Under the direction of Amanda Berg Wilson and stage manager Wayne Breyer, the whole crew keeps things flowing. Like roadies, they deserve a shout-out for their ace attention to the details. It’s a tight little set that allows for the stadium rock antics of the band and Dave and Eddie’s intimate conflicts.
One of the best scenes deals with Michael Jackson’s “Beat It,” for which Eddie contributed a legendary solo. Earlier, Eddie had threatened to go play with Gene Simmons and Kiss. “With all that makeup, no one will know it’s me.” Fat chance.
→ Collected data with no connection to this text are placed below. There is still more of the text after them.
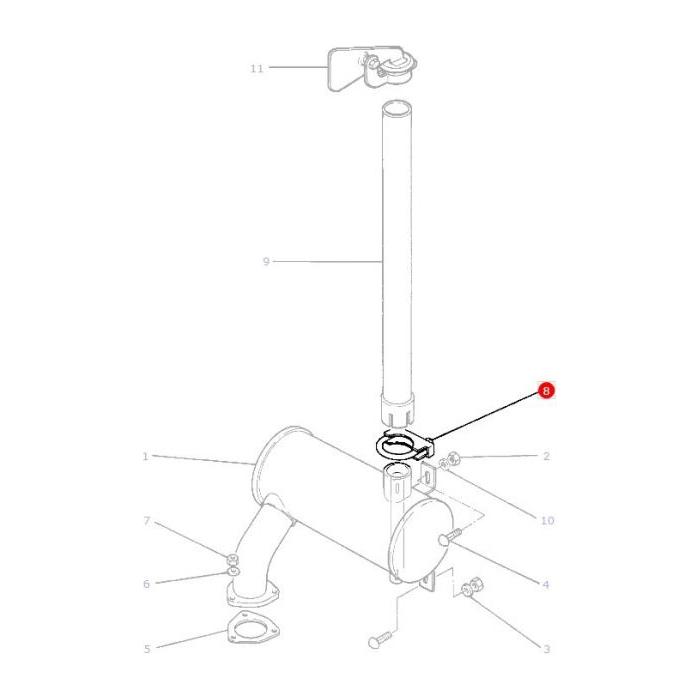 11
9
8
1
2
10
7
4
6
5
3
Watching Dave and then Alex listen to the radio and then register the owner of those unmistakable arpeggios is worth the price of the ticket.
Although it’s the lure, the gender-bending in this production is more fun than it is illuminating. There’s plenty here to ponder about fame and popular culture, but it feels like an opportunity was missed to say something even more nuanced about the competition and the camaraderie of male friendships. But the final words of the VJ suggest that maybe that was never the playwright’s aim. Instead, it was to remind us all of the sublime in the ridiculous, to remember that “all things great and magical are inherently ridiculous,” and that for a spell these guys were Van-tastical.